António Variações – Entrevista antes de ser famoso - Você que é cabeleireiro e também artista: porque é que não envereda pela carreira artista? - Eu quero! Eu queria! Isso, para mim, está cima de tudo! Agora que se está a desenhar uma carreira, vou agarrá-la o mais que eu puder, claro!

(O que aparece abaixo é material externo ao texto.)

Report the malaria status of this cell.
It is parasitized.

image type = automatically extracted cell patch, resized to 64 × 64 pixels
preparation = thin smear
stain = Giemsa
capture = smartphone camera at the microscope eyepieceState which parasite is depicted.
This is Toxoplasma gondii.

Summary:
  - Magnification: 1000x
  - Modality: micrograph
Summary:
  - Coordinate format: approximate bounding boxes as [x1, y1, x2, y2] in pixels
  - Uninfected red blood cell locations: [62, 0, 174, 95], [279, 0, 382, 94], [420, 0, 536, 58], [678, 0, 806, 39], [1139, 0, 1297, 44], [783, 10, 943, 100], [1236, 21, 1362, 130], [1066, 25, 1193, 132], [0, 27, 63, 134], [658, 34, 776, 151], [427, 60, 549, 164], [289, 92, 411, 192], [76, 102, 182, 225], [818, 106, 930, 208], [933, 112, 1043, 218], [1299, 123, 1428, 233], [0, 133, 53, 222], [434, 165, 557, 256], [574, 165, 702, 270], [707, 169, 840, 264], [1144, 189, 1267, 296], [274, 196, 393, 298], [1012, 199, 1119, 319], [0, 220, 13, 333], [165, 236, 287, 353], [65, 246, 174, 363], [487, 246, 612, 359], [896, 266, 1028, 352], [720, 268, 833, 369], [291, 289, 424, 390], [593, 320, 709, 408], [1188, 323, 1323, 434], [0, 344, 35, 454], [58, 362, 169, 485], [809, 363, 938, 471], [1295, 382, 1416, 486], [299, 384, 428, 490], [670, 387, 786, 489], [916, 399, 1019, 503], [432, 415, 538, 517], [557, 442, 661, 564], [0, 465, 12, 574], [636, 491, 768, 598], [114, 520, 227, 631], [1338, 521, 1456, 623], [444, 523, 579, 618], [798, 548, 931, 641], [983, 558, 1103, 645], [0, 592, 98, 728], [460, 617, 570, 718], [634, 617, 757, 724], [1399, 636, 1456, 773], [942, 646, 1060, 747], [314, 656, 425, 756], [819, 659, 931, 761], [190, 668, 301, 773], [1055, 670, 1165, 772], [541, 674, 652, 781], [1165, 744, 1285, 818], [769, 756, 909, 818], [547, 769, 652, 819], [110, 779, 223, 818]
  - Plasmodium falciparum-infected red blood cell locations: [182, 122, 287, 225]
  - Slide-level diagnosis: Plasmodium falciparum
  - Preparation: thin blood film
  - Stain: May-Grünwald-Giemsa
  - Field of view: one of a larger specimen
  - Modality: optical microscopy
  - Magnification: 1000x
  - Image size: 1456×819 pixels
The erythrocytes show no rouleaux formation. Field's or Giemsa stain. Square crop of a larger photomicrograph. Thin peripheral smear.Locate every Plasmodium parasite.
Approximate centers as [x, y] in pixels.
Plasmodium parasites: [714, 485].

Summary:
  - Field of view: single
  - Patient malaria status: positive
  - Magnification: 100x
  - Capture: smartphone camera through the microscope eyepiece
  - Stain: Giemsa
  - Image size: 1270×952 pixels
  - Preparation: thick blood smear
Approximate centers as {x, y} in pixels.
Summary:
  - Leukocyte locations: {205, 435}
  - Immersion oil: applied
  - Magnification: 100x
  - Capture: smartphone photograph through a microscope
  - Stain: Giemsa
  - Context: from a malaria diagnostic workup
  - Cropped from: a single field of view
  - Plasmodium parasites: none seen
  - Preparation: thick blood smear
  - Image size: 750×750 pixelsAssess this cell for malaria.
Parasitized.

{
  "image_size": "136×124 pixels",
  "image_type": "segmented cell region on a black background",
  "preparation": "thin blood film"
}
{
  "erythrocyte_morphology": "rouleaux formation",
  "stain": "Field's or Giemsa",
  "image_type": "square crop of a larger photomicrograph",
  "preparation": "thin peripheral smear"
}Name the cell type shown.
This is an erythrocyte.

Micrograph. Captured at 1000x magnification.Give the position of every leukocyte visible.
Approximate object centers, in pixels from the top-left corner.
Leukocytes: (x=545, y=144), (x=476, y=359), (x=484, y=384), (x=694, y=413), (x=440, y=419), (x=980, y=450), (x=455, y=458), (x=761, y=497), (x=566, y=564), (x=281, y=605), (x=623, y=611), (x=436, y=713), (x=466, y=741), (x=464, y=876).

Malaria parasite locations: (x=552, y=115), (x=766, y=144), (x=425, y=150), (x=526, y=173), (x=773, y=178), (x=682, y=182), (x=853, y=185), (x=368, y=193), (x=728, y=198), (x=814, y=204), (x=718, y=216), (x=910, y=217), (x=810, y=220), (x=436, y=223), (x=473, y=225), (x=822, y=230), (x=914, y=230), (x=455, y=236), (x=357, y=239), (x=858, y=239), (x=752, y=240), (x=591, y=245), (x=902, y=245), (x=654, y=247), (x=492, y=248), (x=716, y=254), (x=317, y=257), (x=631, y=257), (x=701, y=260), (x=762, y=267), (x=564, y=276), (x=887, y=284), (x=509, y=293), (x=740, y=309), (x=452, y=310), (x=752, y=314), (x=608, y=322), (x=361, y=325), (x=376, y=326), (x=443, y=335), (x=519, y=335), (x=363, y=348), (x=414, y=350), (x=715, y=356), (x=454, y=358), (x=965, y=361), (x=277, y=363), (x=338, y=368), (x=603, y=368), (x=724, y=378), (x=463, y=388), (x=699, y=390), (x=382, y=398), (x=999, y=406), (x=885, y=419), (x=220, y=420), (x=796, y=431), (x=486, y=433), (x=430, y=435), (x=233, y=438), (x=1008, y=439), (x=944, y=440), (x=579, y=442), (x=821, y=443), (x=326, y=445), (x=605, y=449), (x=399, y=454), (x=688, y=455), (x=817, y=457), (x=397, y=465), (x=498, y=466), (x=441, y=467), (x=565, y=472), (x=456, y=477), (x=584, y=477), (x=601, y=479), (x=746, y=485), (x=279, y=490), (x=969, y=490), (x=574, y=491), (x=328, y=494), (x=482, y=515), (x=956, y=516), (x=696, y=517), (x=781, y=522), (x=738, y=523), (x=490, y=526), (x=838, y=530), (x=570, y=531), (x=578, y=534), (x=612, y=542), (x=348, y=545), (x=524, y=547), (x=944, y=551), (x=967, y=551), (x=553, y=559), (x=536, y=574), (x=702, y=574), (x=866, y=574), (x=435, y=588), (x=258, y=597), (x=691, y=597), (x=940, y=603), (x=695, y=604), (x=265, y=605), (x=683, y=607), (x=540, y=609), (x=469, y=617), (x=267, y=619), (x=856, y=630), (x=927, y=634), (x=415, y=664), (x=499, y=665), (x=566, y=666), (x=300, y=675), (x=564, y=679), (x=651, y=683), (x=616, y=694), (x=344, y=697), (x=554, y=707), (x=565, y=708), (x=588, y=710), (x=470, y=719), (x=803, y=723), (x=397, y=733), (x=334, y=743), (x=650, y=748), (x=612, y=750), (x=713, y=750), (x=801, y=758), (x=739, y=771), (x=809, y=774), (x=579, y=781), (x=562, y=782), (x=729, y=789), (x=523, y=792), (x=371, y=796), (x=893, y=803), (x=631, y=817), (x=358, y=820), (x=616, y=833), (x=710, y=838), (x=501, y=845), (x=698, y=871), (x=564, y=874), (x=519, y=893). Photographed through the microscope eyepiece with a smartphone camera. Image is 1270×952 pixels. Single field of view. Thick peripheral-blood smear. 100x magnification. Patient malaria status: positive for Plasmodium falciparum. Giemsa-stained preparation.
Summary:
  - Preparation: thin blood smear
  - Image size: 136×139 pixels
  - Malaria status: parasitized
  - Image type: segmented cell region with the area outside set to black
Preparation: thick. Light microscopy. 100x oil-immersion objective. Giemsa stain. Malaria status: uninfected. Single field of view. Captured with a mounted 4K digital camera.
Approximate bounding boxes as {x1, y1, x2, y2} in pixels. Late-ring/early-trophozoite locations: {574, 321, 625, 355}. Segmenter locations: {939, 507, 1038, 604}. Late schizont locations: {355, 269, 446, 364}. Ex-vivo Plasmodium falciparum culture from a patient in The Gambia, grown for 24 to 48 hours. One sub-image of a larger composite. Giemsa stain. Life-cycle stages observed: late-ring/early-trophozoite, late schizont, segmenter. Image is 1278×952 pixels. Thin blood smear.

                                                                     Jorge Trabulo Marques  - Jornalista 




ANTÓNIO VARIAÇÕES -  A  GRANDE ATRAÇÃO DE UMA "NOITE TROPICAL", EM NOITE FRIA DE DEZEMBRO DE 1982 -  Num ambiente de personagens burlescas, entre a alegoria ultramoderna e o fantasmagórico: onde predominavam as cores brancas e negras - Algumas assumidamente dráculas ou travestidas de  andorinhas - Mas, onde a sua presença ainda mais se  destacava, tanto pela voz como pela sua imagem simpática, singular e que nunca descaía para a banalidade e o trivial  ridículo.  

“Visto-me da maneira como me sinto bem!... Mais nada! …Tenho preocupações estéticas mas nunca de modas!...”  Declarou-me no final de um espetáculo na discoteca Trumps em 1982 para angariar fundos para uma associação de idosos – Onde fez a antestreia Voz-Amália-de-Nós, “Nostradamus” e “O Corpo é Que Paga” 

Conheci-o, pela primeira vez, num espetáculo noturno do Ritz Club, na Rua da Glória, quando ainda ensaiava os caminhos da fama  -  E também o visitei na sua barbearia -  "É Pró Menino e Prá Menina, na Rua de São José" - .tendo aproveitado para cortar o cabelo, que, geralmente, me era cortado por outro famoso cabeleiro, o Zé Carlos

Falámos da nossa adolescência: ambos fomos marçanos  nas velhas mercearias de Lisboa - E, pelos vistos, ambos ainda crianças Eu com 12 anos de idade. E ele sensivelmente com a mesma idade.  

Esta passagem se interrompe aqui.